Ein “Jubilar” erinnert sich..

 

von Traugott Böhlke aus dem Jahre 2001 anläßlich der 800-Jahr-Feier
in Hücker-Aschen.

 

Kinder- und Jugendjahre

in Hücker-Aschen

ein Rückblick “nicht im Zorn”

 

800-Jahr-Feier in Hücker-Aschen! Und ich war dabei! Allerdings nur als Noch-Nicht-Geborener, denn das Licht der Welt erblickte ich erst im Dezember des Jubiläumsjahres, bin also Angehöriger der Generation, die die Differenz zwischen den beiden Jubiläumsfeiern ausmacht (oder anders ausgedrückt: Wir sind die, die in diesem Jahr 50 werden!).

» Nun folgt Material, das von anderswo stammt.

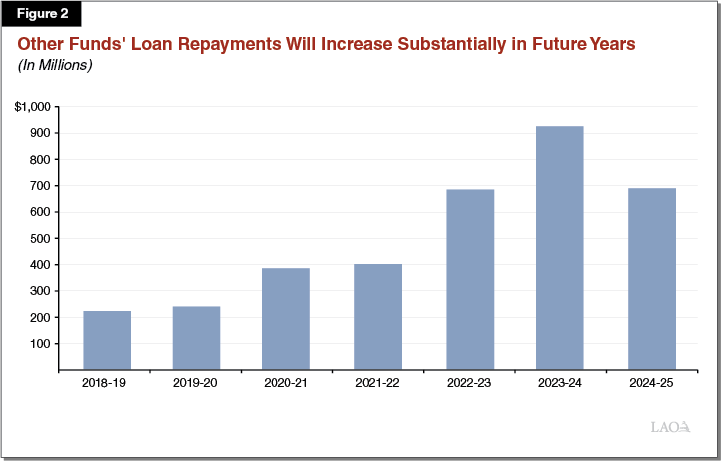 Figure 2 - Other Funds' Loan Repayments Will Increase Substantially in Future Years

Mein Thema also: Kindheit und Jugend in Hücker-Aschen, Pfarrerskind in den 50er und 60er-Jahren. Ich schreibe „unrecherchiert“, denn Aufzeichnungen habe ich kaum, und auf die räumliche Entfernung lassen sich keine genaueren Nachforschungen anstellen.

Geboren im Herforder Krankenhaus, verlebte ich die ersten beiden Lebensjahre in jener ehemaligen Zigarrenfabrik, die später auch Gemeindehaus, Kindergarten, Küsterwohnung wurde und die heute (bestens renoviert!) Dorothea und Martin Müllers Firma beherbergt.

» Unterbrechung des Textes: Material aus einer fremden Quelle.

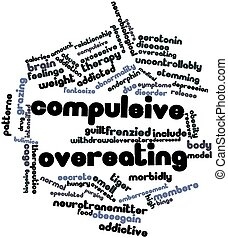 Word cloud for Compulsive overeating - Abstract word cloud...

Unser Vater war als junger Pfarrer (nicht ungern!) in Hücker-Aschen „hängengeblieben“; er hatte während des Krieges zum Kriegsdienst eingezogene Amtsbrüder aus Spenge vertreten. Er selber war nur sehr kurz Soldat: als fast Blinder war mit ihm nun wahrlich kein Krieg zu führen…

Und so wirkte im Jubiläumsjahr 1951 ein tolles Team in der kleinen Kirche von Hücker-Aschen: ein schwerhöriger Organist, ein körperbehinderter Küster und ein fast blinder Pastor… Aber es ging! Dazu kam noch eine Rad fahrende Diakonisse und viele, viele Helfer.

Geläutet wurden die Glocken im 1953 errichteten Glockenturm noch per Hand: Herr Barth, der Küster und reihum irgendwie eingeteilte Jugendliche zogen an den Tauen. Trauerzüge von der Kirche oder vom Trauerhaus aus begleitete der Posaunenchor (bei Wind und Wetter!). Unter dem Kirchturm war ein Aufbahrungskeller. Und in der Kirche befand sich eine abenteuerliche Orgel (nach dem Krieg preiswert von einer Bielefelder Loge erstanden), die sich gelegentlich entsetzliche „Heuler“ leistete. An dieser Orgel haben sämtliche Böhlke-Kinder gesessen. Die wunderschönen Kirchenfenster konnten erst viel später erworben werden.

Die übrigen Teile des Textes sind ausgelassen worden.